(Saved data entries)
____

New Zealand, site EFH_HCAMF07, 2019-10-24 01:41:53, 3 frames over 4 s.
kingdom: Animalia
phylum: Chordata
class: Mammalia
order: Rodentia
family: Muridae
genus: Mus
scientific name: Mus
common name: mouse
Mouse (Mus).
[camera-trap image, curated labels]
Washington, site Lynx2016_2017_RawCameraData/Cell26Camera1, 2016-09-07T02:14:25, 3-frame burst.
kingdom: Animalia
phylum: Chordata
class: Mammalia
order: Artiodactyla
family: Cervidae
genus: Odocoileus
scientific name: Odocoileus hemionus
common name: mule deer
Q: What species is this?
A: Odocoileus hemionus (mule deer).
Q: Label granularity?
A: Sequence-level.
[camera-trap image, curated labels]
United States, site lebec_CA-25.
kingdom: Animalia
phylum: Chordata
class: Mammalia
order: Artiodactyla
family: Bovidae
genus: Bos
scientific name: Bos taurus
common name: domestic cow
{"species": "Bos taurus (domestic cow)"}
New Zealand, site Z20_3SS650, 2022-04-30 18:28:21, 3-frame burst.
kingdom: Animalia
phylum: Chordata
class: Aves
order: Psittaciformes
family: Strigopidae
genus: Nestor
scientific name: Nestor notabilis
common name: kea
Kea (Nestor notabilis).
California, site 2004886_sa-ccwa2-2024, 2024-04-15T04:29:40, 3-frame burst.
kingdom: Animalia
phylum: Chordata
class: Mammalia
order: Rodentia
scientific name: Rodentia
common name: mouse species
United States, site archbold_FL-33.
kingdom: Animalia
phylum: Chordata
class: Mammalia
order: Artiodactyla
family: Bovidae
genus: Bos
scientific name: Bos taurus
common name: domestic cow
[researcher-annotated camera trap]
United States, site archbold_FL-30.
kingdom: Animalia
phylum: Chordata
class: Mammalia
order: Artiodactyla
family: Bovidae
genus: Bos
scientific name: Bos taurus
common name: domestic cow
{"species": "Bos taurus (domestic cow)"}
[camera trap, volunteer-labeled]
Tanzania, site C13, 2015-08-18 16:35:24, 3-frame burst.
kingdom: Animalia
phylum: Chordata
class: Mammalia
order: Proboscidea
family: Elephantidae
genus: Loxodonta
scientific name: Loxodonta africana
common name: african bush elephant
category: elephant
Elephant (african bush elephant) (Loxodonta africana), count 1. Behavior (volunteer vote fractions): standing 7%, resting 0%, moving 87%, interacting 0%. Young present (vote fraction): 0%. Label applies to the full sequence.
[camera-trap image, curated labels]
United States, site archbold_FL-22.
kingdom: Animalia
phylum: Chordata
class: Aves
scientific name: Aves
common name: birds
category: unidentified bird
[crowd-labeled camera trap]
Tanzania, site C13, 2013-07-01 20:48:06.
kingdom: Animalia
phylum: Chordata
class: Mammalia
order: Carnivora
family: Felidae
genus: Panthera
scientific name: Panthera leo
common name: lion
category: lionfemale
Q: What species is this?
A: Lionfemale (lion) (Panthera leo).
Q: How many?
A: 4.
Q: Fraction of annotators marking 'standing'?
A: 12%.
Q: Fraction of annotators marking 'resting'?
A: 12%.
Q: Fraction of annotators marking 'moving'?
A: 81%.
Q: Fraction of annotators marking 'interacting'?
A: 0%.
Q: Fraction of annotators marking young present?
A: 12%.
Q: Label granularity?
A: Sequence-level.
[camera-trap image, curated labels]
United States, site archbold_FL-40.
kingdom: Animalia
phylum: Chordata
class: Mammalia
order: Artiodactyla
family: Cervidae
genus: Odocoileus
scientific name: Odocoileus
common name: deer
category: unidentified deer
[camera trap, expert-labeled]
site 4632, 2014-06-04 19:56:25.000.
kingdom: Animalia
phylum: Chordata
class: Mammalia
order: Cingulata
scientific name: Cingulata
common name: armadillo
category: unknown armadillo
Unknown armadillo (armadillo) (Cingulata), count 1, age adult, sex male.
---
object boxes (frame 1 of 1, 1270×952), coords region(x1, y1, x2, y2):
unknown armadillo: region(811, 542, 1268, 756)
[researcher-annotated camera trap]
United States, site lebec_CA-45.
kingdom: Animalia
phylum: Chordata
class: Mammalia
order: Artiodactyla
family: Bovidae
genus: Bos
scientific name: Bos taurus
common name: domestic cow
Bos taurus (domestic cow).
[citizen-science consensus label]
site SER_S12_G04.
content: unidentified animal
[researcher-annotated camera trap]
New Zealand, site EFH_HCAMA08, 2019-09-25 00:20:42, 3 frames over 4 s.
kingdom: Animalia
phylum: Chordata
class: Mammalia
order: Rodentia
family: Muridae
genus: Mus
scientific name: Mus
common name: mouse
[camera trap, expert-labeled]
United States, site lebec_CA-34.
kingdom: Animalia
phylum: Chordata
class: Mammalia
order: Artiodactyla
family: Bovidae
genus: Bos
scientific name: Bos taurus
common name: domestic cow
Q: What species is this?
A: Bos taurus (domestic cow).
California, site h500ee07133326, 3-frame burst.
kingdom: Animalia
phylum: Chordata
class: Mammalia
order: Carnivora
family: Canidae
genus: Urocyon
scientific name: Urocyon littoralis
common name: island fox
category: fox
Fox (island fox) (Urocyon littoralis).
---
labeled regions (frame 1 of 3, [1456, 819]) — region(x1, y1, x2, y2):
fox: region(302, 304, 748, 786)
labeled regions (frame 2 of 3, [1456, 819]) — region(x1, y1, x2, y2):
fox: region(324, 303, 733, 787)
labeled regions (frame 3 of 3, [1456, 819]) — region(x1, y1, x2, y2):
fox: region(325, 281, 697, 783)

____

Take the records and restate them word for word.

■ FINISHED EXERCISE:
New Zealand, site EFH_HCAMF07, 2019-10-24 01:41:53, 3 frames over 4 s.
kingdom: Animalia
phylum: Chordata
class: Mammalia
order: Rodentia
family: Muridae
genus: Mus
scientific name: Mus
common name: mouse
Mouse (Mus).
[camera-trap image, curated labels]
Washington, site Lynx2016_2017_RawCameraData/Cell26Camera1, 2016-09-07T02:14:25, 3-frame burst.
kingdom: Animalia
phylum: Chordata
class: Mammalia
order: Artiodactyla
family: Cervidae
genus: Odocoileus
scientific name: Odocoileus hemionus
common name: mule deer
Q: What species is this?
A: Odocoileus hemionus (mule deer).
Q: Label granularity?
A: Sequence-level.
[camera-trap image, curated labels]
United States, site lebec_CA-25.
kingdom: Animalia
phylum: Chordata
class: Mammalia
order: Artiodactyla
family: Bovidae
genus: Bos
scientific name: Bos taurus
common name: domestic cow
{"species": "Bos taurus (domestic cow)"}
New Zealand, site Z20_3SS650, 2022-04-30 18:28:21, 3-frame burst.
kingdom: Animalia
phylum: Chordata
class: Aves
order: Psittaciformes
family: Strigopidae
genus: Nestor
scientific name: Nestor notabilis
common name: kea
Kea (Nestor notabilis).
California, site 2004886_sa-ccwa2-2024, 2024-04-15T04:29:40, 3-frame burst.
kingdom: Animalia
phylum: Chordata
class: Mammalia
order: Rodentia
scientific name: Rodentia
common name: mouse species
United States, site archbold_FL-33.
kingdom: Animalia
phylum: Chordata
class: Mammalia
order: Artiodactyla
family: Bovidae
genus: Bos
scientific name: Bos taurus
common name: domestic cow
[researcher-annotated camera trap]
United States, site archbold_FL-30.
kingdom: Animalia
phylum: Chordata
class: Mammalia
order: Artiodactyla
family: Bovidae
genus: Bos
scientific name: Bos taurus
common name: domestic cow
{"species": "Bos taurus (domestic cow)"}
[camera trap, volunteer-labeled]
Tanzania, site C13, 2015-08-18 16:35:24, 3-frame burst.
kingdom: Animalia
phylum: Chordata
class: Mammalia
order: Proboscidea
family: Elephantidae
genus: Loxodonta
scientific name: Loxodonta africana
common name: african bush elephant
category: elephant
Elephant (african bush elephant) (Loxodonta africana), count 1. Behavior (volunteer vote fractions): standing 7%, resting 0%, moving 87%, interacting 0%. Young present (vote fraction): 0%. Label applies to the full sequence.
[camera-trap image, curated labels]
United States, site archbold_FL-22.
kingdom: Animalia
phylum: Chordata
class: Aves
scientific name: Aves
common name: birds
category: unidentified bird
[crowd-labeled camera trap]
Tanzania, site C13, 2013-07-01 20:48:06.
kingdom: Animalia
phylum: Chordata
class: Mammalia
order: Carnivora
family: Felidae
genus: Panthera
scientific name: Panthera leo
common name: lion
category: lionfemale
Q: What species is this?
A: Lionfemale (lion) (Panthera leo).
Q: How many?
A: 4.
Q: Fraction of annotators marking 'standing'?
A: 12%.
Q: Fraction of annotators marking 'resting'?
A: 12%.
Q: Fraction of annotators marking 'moving'?
A: 81%.
Q: Fraction of annotators marking 'interacting'?
A: 0%.
Q: Fraction of annotators marking young present?
A: 12%.
Q: Label granularity?
A: Sequence-level.
[camera-trap image, curated labels]
United States, site archbold_FL-40.
kingdom: Animalia
phylum: Chordata
class: Mammalia
order: Artiodactyla
family: Cervidae
genus: Odocoileus
scientific name: Odocoileus
common name: deer
category: unidentified deer
[camera trap, expert-labeled]
site 4632, 2014-06-04 19:56:25.000.
kingdom: Animalia
phylum: Chordata
class: Mammalia
order: Cingulata
scientific name: Cingulata
common name: armadillo
category: unknown armadillo
Unknown armadillo (armadillo) (Cingulata), count 1, age adult, sex male.
---
object boxes (frame 1 of 1, 1270×952), coords region(x1, y1, x2, y2):
unknown armadillo: region(811, 542, 1268, 756)
[researcher-annotated camera trap]
United States, site lebec_CA-45.
kingdom: Animalia
phylum: Chordata
class: Mammalia
order: Artiodactyla
family: Bovidae
genus: Bos
scientific name: Bos taurus
common name: domestic cow
Bos taurus (domestic cow).
[citizen-science consensus label]
site SER_S12_G04.
content: unidentified animal
[researcher-annotated camera trap]
New Zealand, site EFH_HCAMA08, 2019-09-25 00:20:42, 3 frames over 4 s.
kingdom: Animalia
phylum: Chordata
class: Mammalia
order: Rodentia
family: Muridae
genus: Mus
scientific name: Mus
common name: mouse
[camera trap, expert-labeled]
United States, site lebec_CA-34.
kingdom: Animalia
phylum: Chordata
class: Mammalia
order: Artiodactyla
family: Bovidae
genus: Bos
scientific name: Bos taurus
common name: domestic cow
Q: What species is this?
A: Bos taurus (domestic cow).
California, site h500ee07133326, 3-frame burst.
kingdom: Animalia
phylum: Chordata
class: Mammalia
order: Carnivora
family: Canidae
genus: Urocyon
scientific name: Urocyon littoralis
common name: island fox
category: fox
Fox (island fox) (Urocyon littoralis).
---
labeled regions (frame 1 of 3, [1456, 819]) — region(x1, y1, x2, y2):
fox: region(302, 304, 748, 786)
labeled regions (frame 2 of 3, [1456, 819]) — region(x1, y1, x2, y2):
fox: region(324, 303, 733, 787)
labeled regions (frame 3 of 3, [1456, 819]) — region(x1, y1, x2, y2):
fox: region(325, 281, 697, 783)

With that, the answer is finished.